On Joint and Conditional Entropies

D. V. Gokhale

doi:10.3390/e1020021

Department of Statistics, University of California, Riverside, CA 92521, USA

Entropy1999, 1(2), 21-24;https://doi.org/10.3390/e1020021

Version Notes

Order Reprints

Abstract

It is shown that if the conditional densities of a bivariate random variable have maximum entropies, subject to certain constraints, then the bivariate density also maximizes entropy, subject to appropriate constraints. Some examples are discussed.

Keywords:

joint and conditional entropies; maximum entropy subject to constraints

Introduction and Notation

Let f(x,y) denote a continuous bivariate probability density defined on the support S_X × S_Y. The entropy of f(x,y) is defined as H(f) = E_f(-ln f(X,Y)). We shall use a similar notation for the entropy of univariate densities. Let the conditional densities of f(x,y) be denoted by f₁(x|y) and f₂(y|x). Many families of probability distributions are known to maximize the entropy among distributions that satisfy given constraints on the expectations of certain statistics. The Beta, Gamma and normal families of distributions are well known examples of this principle. Suppose now that f₁(x|y) and f₂(y|x) are known to belong to such families. The purpose of the present note is to show that f(x,y) also maximizes the entropy subject to constraints on the expectations of suitably defined statistics. This statement is made more specific and more precise in the following section and presented as a theorem.

Main Results

Let us make the following assumptions on f₁(x|y) and f₂(y|x).

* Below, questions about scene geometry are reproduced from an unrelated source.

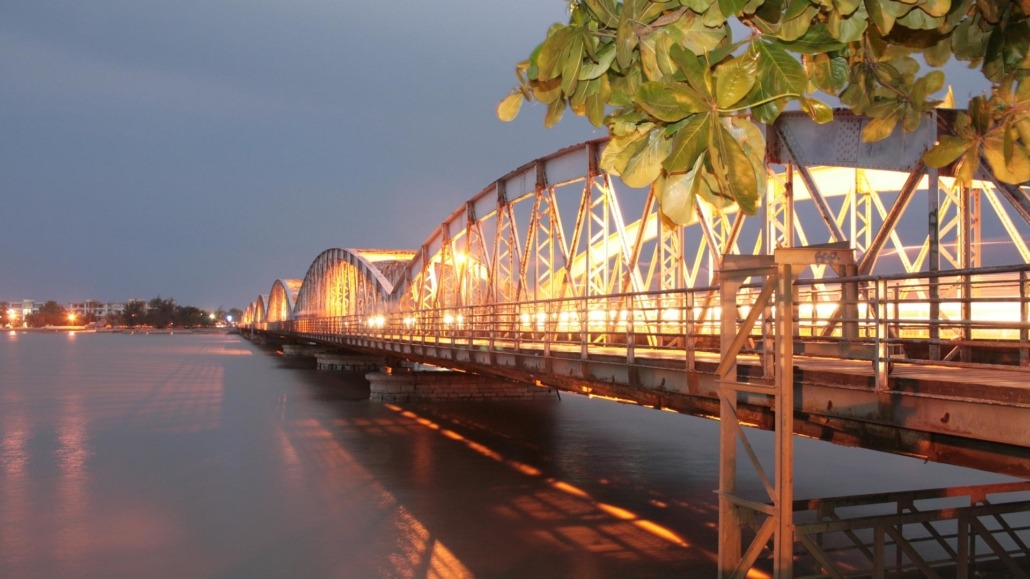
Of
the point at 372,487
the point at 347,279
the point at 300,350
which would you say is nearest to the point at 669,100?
the point at 372,487

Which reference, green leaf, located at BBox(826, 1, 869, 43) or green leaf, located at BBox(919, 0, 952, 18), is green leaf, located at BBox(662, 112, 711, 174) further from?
green leaf, located at BBox(919, 0, 952, 18)

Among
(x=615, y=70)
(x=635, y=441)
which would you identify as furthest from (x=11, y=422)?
(x=615, y=70)

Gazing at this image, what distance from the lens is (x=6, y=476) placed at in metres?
18.6

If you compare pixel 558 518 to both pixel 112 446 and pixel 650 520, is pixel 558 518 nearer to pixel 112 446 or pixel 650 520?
pixel 650 520

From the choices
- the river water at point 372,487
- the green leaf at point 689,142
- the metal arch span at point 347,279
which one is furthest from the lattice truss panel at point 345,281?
the green leaf at point 689,142

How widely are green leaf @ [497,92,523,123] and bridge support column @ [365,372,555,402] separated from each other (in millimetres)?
31004

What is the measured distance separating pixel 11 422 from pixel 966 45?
97.7ft

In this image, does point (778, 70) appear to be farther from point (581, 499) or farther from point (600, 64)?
point (581, 499)

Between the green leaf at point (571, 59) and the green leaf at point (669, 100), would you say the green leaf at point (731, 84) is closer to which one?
the green leaf at point (669, 100)

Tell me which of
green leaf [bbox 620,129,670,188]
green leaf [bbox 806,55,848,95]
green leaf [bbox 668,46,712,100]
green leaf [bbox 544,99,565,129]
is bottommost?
green leaf [bbox 620,129,670,188]

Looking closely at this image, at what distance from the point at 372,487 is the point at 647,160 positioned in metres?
15.7

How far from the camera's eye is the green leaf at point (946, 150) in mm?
4027

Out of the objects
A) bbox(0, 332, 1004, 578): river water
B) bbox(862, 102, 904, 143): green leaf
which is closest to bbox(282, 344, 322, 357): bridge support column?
bbox(0, 332, 1004, 578): river water

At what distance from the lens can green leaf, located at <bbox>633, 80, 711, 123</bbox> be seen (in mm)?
2756
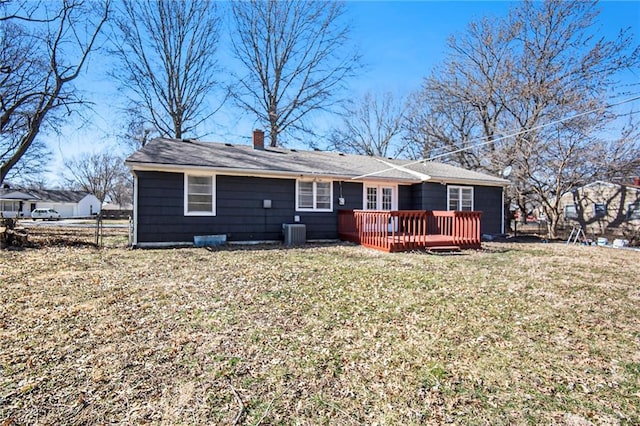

Assumption 2.1. Density f₁(x|y) maximizes the entropy H(f₁(y)), for each y ε S_Y, in the class Ψ₁ of continuous densities which satisfy

E_{1} (q_{i} (X)) = μ_{i} (y), i = 1, 2, \dots, k,

(1)

for some constants μ_i, which may depend on y. Here E₁ denotes the expectation with respect to the densities in Ψ₁. The statistics {q_i(x)} are functionally independent.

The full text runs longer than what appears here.